MATERIAL PROVIDED:
▽

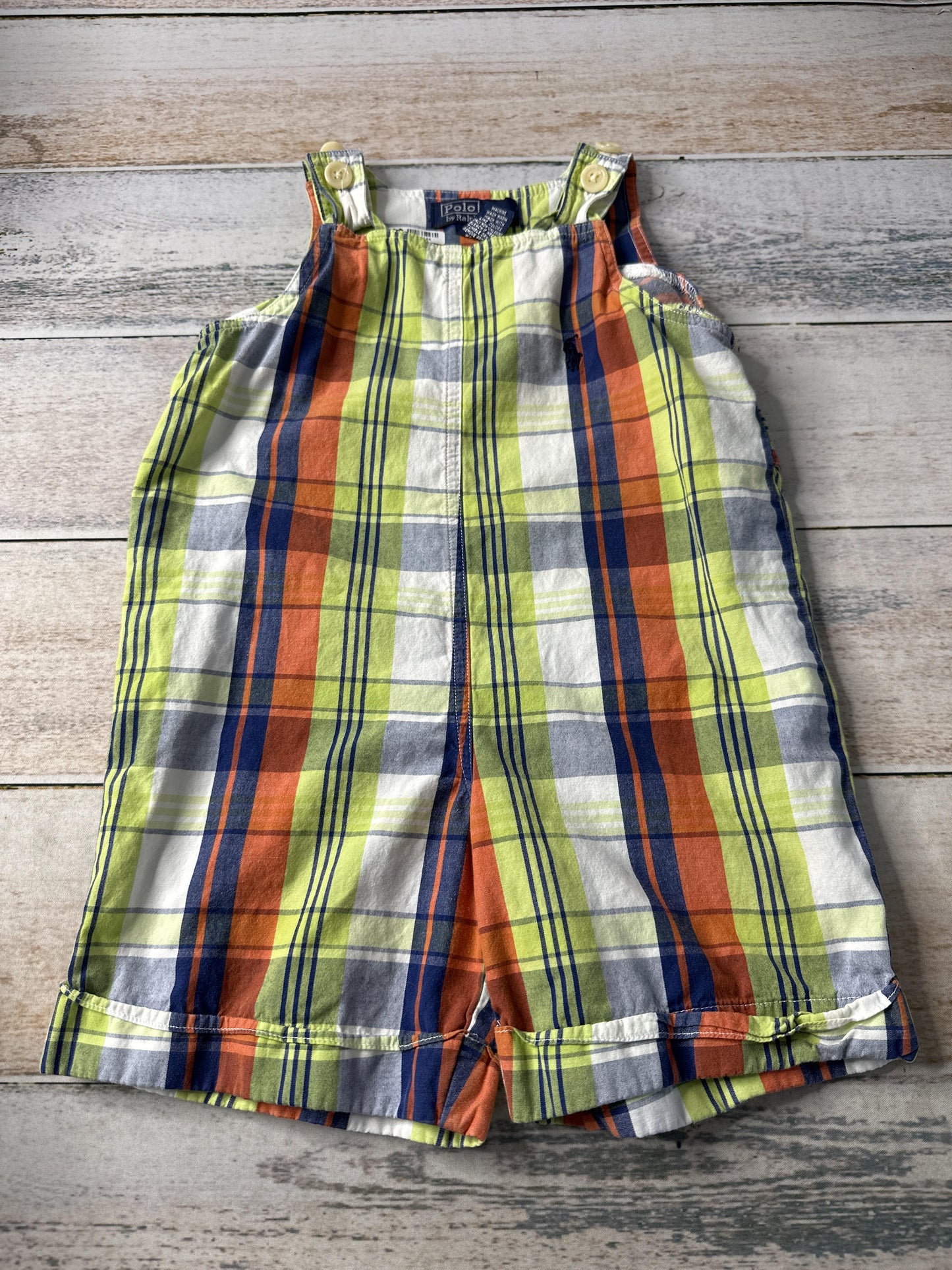Unisex Romper Size: 24 months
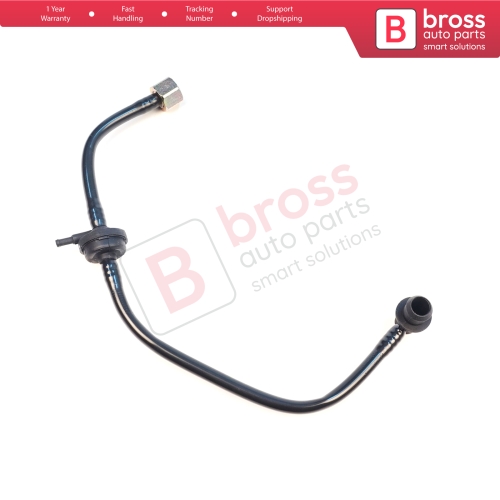 Brake Booster Valve With Hose 564609 90497004 For Opel Vauxhall Vectra B 2.0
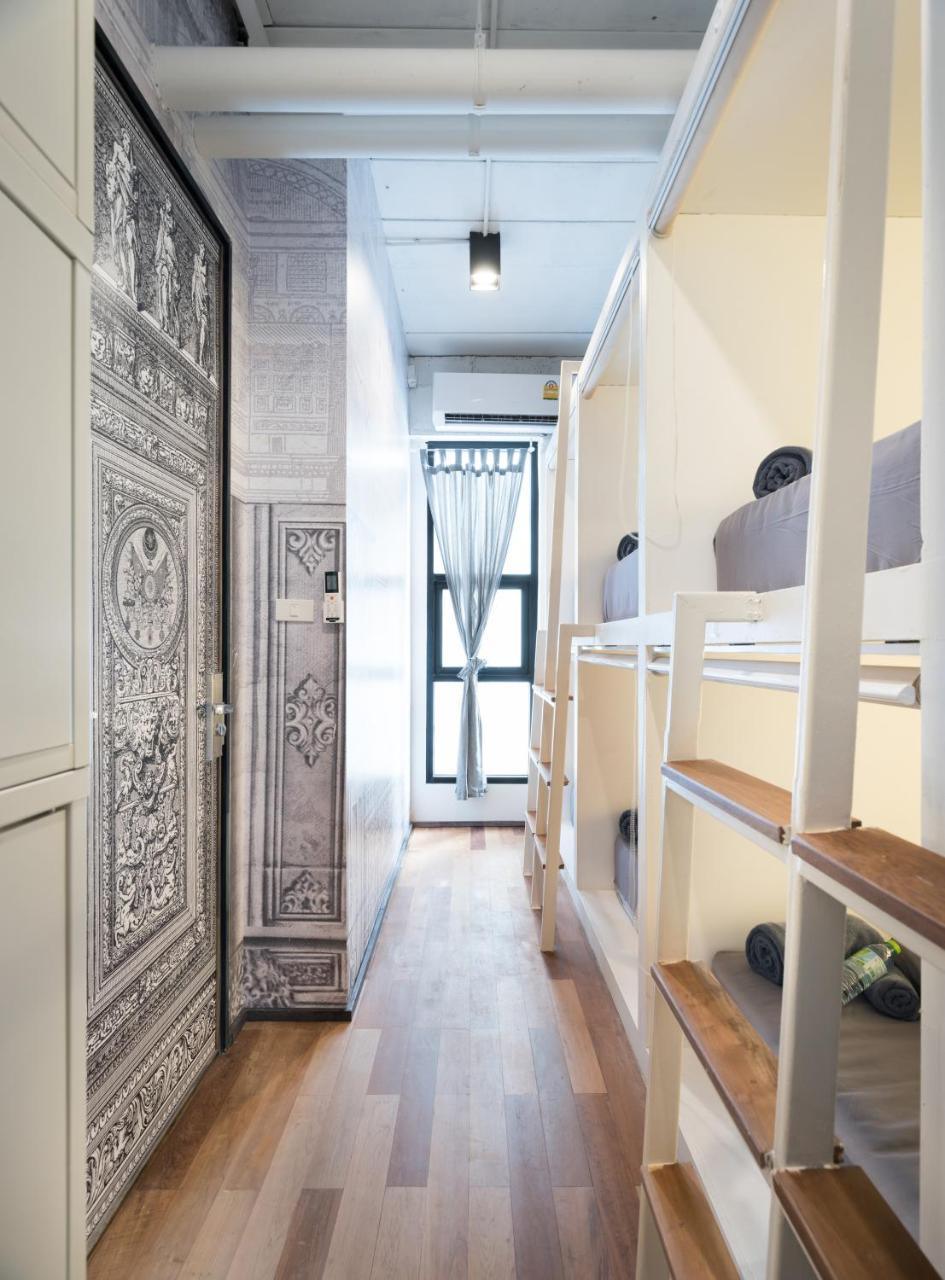 Shade House - Phuket Downtown Hostel Εξωτερικό φωτογραφία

△

THE PROBLEM: With pictures excluded, the material is to be written out exactly as given.

WRITTEN REPLY:
Unisex Romper Size: 24 months
 Brake Booster Valve With Hose 564609 90497004 For Opel Vauxhall Vectra B 2.0
 Shade House - Phuket Downtown Hostel Εξωτερικό φωτογραφία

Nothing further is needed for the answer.